PASSAGE FOURNI:
------------------------------------------------------------
Je reviens à Rémy Malbête. Il me parlait de Marius. Il aimait qu’il n’ait tué personne. Il aimait aussi qu’il ait volé les riches. Il se souvenait qu’il avait constamment « son ampoule dans sa poche », qu’il la montrait, qu’il ne s’en séparait pas. Il s’agissait certainement du produit qu’il avait utilisé pour s’endormir définitivement.
Marius n’avait pas fait de marché noir, il avait toujours vendu ses produits à un prix correct. On vantait particulièrement les chaussettes à rayures mauves, ou violettes, dont il avait équipé les laboureurs des environs durant la guerre et la période de pénurie qui avait suivi.
Manifestement, la famille Malbête résumait la synthèse de cette mentalité particulière du Bois Saint Denis, très proche de l’anarchisme de Marius Jacob.
------------------------------------------------------------
DONNÉES ENREGISTRÉES:

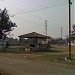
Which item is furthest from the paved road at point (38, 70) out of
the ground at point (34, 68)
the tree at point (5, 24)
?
the tree at point (5, 24)

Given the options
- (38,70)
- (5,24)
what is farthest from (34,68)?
(5,24)

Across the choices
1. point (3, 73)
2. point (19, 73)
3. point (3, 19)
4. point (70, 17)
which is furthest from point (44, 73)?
point (3, 19)

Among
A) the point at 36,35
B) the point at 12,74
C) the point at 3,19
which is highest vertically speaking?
the point at 3,19

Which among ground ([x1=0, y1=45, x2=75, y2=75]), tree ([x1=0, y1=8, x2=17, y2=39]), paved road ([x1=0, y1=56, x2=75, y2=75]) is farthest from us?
tree ([x1=0, y1=8, x2=17, y2=39])

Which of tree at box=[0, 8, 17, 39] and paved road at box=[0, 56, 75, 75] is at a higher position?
tree at box=[0, 8, 17, 39]

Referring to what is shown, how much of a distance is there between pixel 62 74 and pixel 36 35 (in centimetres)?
3400

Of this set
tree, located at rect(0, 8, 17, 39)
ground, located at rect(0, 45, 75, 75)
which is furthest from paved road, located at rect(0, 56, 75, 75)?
tree, located at rect(0, 8, 17, 39)

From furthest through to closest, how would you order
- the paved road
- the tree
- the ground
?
the tree → the ground → the paved road

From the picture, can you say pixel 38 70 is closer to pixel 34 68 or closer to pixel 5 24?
pixel 34 68

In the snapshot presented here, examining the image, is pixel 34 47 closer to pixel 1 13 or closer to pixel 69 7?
pixel 1 13

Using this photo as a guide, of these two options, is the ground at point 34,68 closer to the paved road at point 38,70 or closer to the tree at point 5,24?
the paved road at point 38,70

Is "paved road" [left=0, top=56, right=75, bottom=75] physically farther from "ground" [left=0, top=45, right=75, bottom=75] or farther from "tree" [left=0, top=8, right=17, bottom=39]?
"tree" [left=0, top=8, right=17, bottom=39]

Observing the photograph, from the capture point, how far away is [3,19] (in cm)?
6084

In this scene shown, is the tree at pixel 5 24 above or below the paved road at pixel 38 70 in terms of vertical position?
above
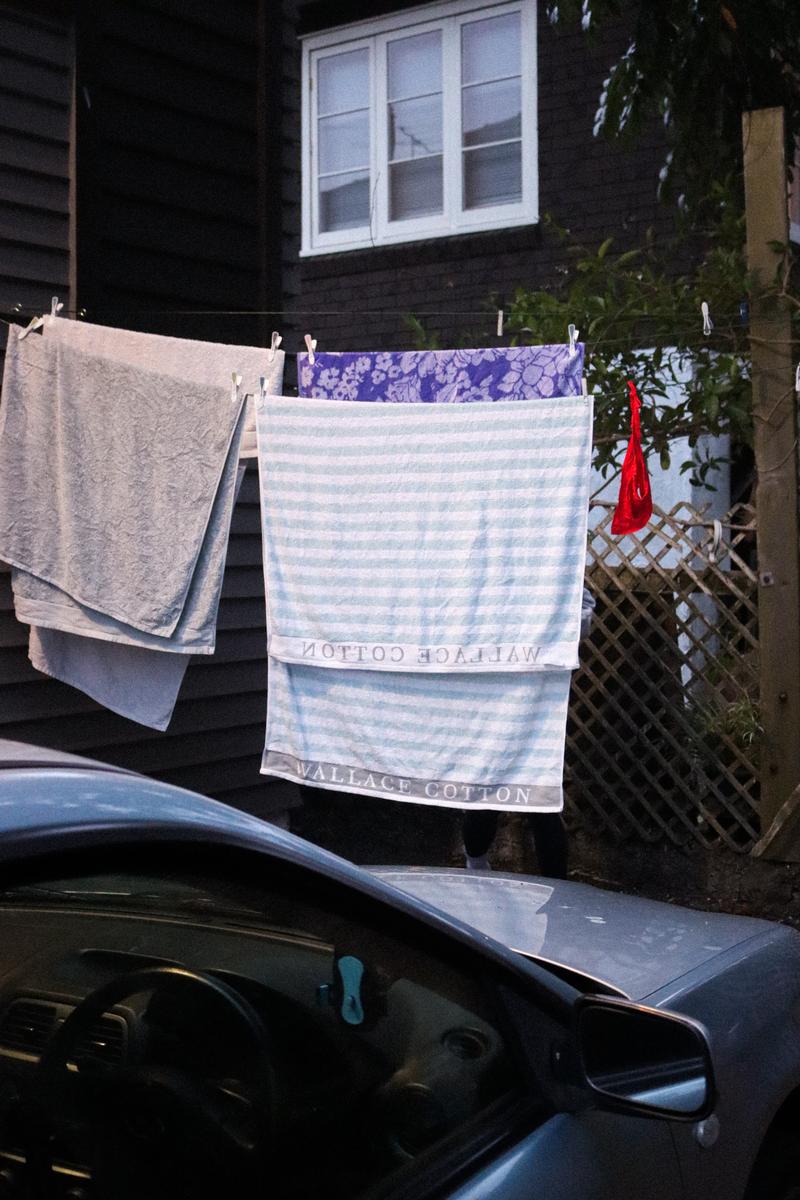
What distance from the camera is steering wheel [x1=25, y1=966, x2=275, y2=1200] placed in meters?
1.41

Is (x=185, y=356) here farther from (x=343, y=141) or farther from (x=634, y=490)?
(x=343, y=141)

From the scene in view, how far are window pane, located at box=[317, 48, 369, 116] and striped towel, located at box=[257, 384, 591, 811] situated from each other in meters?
7.10

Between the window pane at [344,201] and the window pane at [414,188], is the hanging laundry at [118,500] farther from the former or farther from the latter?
the window pane at [344,201]

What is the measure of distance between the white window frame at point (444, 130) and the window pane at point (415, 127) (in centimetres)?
8

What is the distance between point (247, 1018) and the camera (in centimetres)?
161

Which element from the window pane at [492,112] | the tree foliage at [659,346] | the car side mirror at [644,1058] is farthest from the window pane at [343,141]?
the car side mirror at [644,1058]

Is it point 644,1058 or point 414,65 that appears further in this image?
point 414,65

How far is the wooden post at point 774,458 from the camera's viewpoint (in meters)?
5.42

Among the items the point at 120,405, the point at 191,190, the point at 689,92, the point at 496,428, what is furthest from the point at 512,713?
the point at 689,92

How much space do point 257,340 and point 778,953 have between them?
14.1ft

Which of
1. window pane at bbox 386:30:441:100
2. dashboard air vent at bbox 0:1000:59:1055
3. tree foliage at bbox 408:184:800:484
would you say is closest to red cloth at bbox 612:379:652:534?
tree foliage at bbox 408:184:800:484

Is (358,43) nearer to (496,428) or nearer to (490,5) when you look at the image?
(490,5)

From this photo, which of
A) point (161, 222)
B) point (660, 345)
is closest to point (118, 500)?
point (161, 222)

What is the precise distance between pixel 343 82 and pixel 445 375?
728 cm
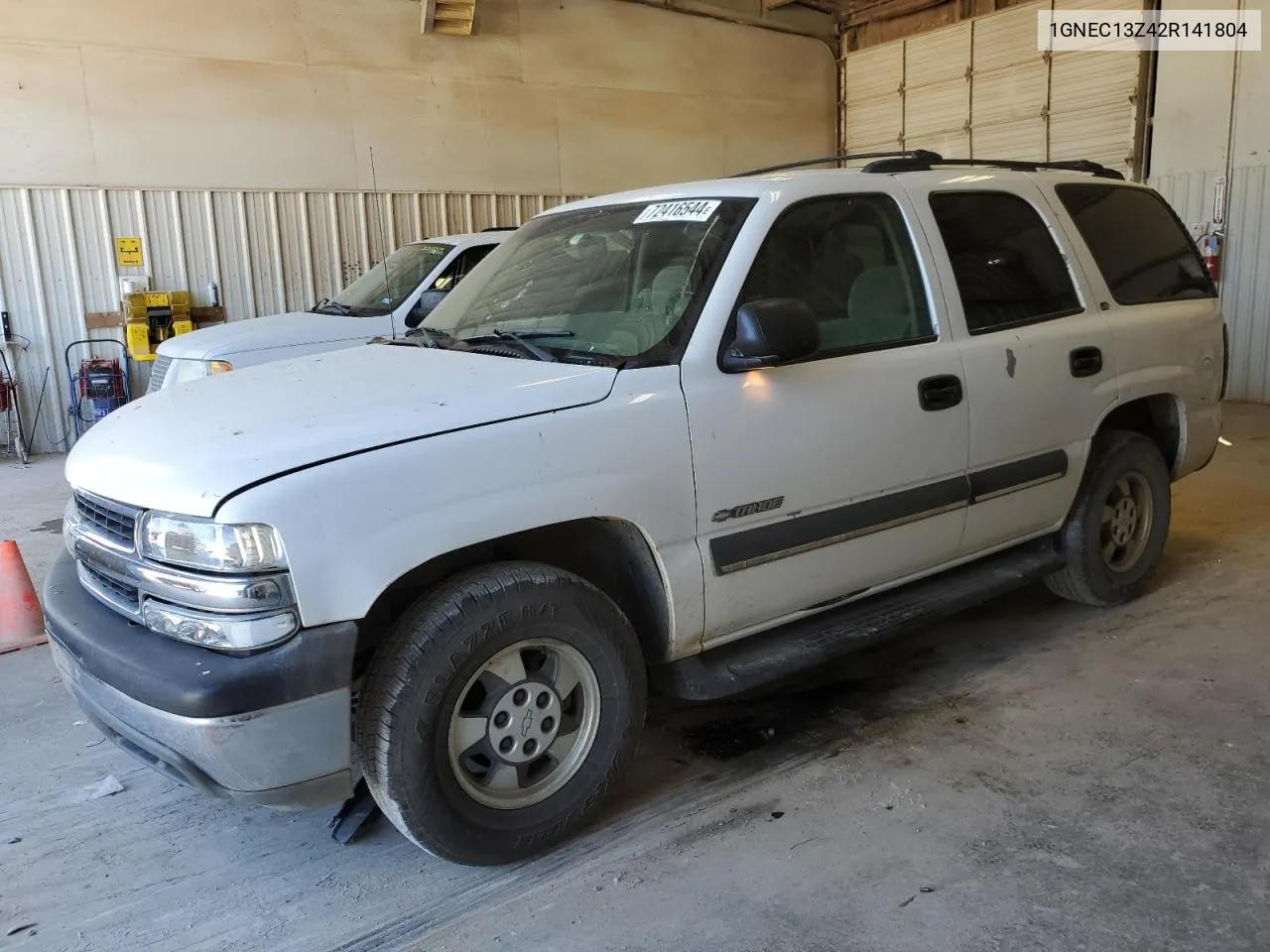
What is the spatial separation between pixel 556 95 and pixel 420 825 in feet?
38.6

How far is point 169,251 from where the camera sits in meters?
10.3

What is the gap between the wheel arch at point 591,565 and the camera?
2570 millimetres

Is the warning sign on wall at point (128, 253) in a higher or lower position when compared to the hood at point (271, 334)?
higher

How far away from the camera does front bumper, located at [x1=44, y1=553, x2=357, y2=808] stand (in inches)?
85.9

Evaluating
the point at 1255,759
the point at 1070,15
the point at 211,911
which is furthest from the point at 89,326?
the point at 1070,15

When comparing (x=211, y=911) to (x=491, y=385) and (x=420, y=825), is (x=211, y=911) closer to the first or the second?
(x=420, y=825)

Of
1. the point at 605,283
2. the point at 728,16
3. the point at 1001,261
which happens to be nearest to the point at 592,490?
the point at 605,283

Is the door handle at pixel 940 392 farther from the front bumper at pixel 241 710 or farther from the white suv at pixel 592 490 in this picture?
the front bumper at pixel 241 710

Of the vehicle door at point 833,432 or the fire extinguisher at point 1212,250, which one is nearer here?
the vehicle door at point 833,432

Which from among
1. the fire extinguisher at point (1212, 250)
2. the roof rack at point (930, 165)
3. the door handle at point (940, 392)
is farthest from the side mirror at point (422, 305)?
the fire extinguisher at point (1212, 250)

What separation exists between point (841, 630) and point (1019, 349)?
130 centimetres

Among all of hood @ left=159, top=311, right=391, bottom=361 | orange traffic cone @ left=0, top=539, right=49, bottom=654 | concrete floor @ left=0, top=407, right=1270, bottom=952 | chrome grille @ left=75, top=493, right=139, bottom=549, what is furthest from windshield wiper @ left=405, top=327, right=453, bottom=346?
hood @ left=159, top=311, right=391, bottom=361

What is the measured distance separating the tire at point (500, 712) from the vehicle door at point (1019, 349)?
167cm

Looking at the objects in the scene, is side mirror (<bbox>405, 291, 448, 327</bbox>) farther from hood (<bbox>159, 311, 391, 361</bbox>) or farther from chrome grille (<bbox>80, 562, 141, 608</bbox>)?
chrome grille (<bbox>80, 562, 141, 608</bbox>)
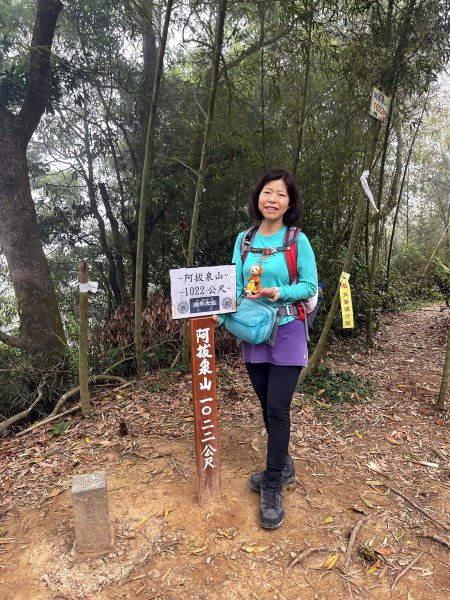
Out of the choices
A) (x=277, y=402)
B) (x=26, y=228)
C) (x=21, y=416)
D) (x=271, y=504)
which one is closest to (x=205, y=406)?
(x=277, y=402)

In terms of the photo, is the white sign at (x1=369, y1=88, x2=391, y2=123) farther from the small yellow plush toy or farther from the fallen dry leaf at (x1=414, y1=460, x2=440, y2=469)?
the fallen dry leaf at (x1=414, y1=460, x2=440, y2=469)

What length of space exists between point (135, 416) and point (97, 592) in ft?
4.96

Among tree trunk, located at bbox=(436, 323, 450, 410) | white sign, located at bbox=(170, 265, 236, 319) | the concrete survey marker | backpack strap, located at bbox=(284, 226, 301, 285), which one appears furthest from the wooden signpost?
tree trunk, located at bbox=(436, 323, 450, 410)

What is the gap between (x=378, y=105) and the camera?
2875mm

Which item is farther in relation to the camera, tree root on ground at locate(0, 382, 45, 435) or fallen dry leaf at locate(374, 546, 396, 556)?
tree root on ground at locate(0, 382, 45, 435)

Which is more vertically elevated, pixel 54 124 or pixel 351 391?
pixel 54 124

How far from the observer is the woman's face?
1911mm

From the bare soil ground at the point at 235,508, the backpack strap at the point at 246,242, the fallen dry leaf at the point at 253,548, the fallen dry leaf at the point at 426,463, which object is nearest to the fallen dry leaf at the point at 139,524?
the bare soil ground at the point at 235,508

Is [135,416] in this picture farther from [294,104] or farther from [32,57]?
[32,57]

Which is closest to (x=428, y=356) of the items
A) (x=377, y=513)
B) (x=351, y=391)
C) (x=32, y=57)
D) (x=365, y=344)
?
(x=365, y=344)

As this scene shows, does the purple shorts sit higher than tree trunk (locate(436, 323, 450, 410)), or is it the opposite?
the purple shorts

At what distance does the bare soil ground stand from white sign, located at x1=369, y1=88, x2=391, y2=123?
2269 millimetres

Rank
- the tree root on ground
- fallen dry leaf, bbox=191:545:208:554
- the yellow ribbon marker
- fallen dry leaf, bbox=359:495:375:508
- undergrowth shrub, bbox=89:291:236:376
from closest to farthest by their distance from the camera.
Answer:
------------------------------------------------------------
EXERCICES:
(a) Reproduisez mot pour mot le passage fourni : commencez aux mots « Je reviens à » et arrêtez-vous après « pour s’endormir définitivement. ».
(b) Résumez, s'il vous plaît, le passage fourni en deux phrases.
Le matériel qui précède est distinct du passage fourni.

RÉPONSES PAR EXERCICE:
(a)
Je reviens à Rémy Malbête. Il me parlait de Marius. Il aimait qu’il n’ait tué personne. Il aimait aussi qu’il ait volé les riches. Il se souvenait qu’il avait constamment « son ampoule dans sa poche », qu’il la montrait, qu’il ne s’en séparait pas. Il s’agissait certainement du produit qu’il avait utilisé pour s’endormir définitivement.

(b) Rémy Malbête appréciait que Marius n'ait tué personne et qu'il ait volé les riches, et il se souvenait qu'il gardait toujours sur lui une ampoule, sans doute le produit qui lui avait servi à s'endormir définitivement. Marius n'avait pas fait de marché noir et avait vendu à un prix correct, notamment des chaussettes à rayures mauves dont il avait équipé les laboureurs des environs pendant la guerre et la pénurie qui l'avait suivie, et la famille Malbête résumait une mentalité du Bois Saint Denis très proche de l'anarchisme de Marius Jacob.